Son incontables, su recuento reventaría los márgenes de esta columna, los artífices de esta elevación. Hay a nuestra espalda una pléyade de artistas sin apenas renombre que enuncian indirectamente el suicidio español, pues unos ya están olvidados, y otros, en el borde del olvido, aunque todavía, si se cierran, saltan detrás de los ojos chispas del ingenio de Félix Fernández, Manolo Morán, Antonio Casal, Laly Soldevila, Marco Davó, Julia Caba Alba, Irene Gutiérrez Caba, Juan Calvo, Rafael López Somoza, José Nieto, Raúl Cancio, Manuel Requena, José Orjas, Antonio Riquelme, Rafaela Aparicio, Manuel Gómez Bur, José Isbert, Aurora Redondo, María Luisa Ponte, Félix Dafauce, Lepe, Cassen, y ahora de María Carmen Prendes, que se añade a esta lista dorada y oscura. Se han ido y siguen yéndose en goteo, pero no hay llantos ni parodias de llantos nacionales cuando un cómico de esta genial camada se va de muerte. José Calvo, ese que fue la punta de la punta de Viridiana, murió en Canarias y su muerte no saltó hasta varios meses después a la tumba de un periódico de este lado de España. Lo enterraron allí y aquí no se le echó de menos. Ya lo habían matado cuando se murió.
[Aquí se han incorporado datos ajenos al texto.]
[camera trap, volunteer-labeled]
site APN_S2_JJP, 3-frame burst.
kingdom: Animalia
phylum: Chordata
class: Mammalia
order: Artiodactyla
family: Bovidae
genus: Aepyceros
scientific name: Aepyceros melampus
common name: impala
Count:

Es otra gota de la historia de una luminosa gente que se agota en su presencia y que, desvanecida ésta, retrocede al impenetrable anonimato de donde emergió. Hace un par de días la televisión recuperó El viaje a ninguna parte, el negro canto de Fernán-Gómez a los abismos inferiores, limítrofes con el barro, del oficio del cómico primordial. Alfonso del Real, que ingresó hace unos días en el olvido, emergió de ese hondo y hermoso barro en 1930, a los 14 años y a la sombra de Antonio Vico, aquel diminuto inmenso actor que erizó con su genio la pantalla de Mi tío Jacinto. No se cruzaron más, pero la sombra de Vico siguió viva en él hasta su muerte.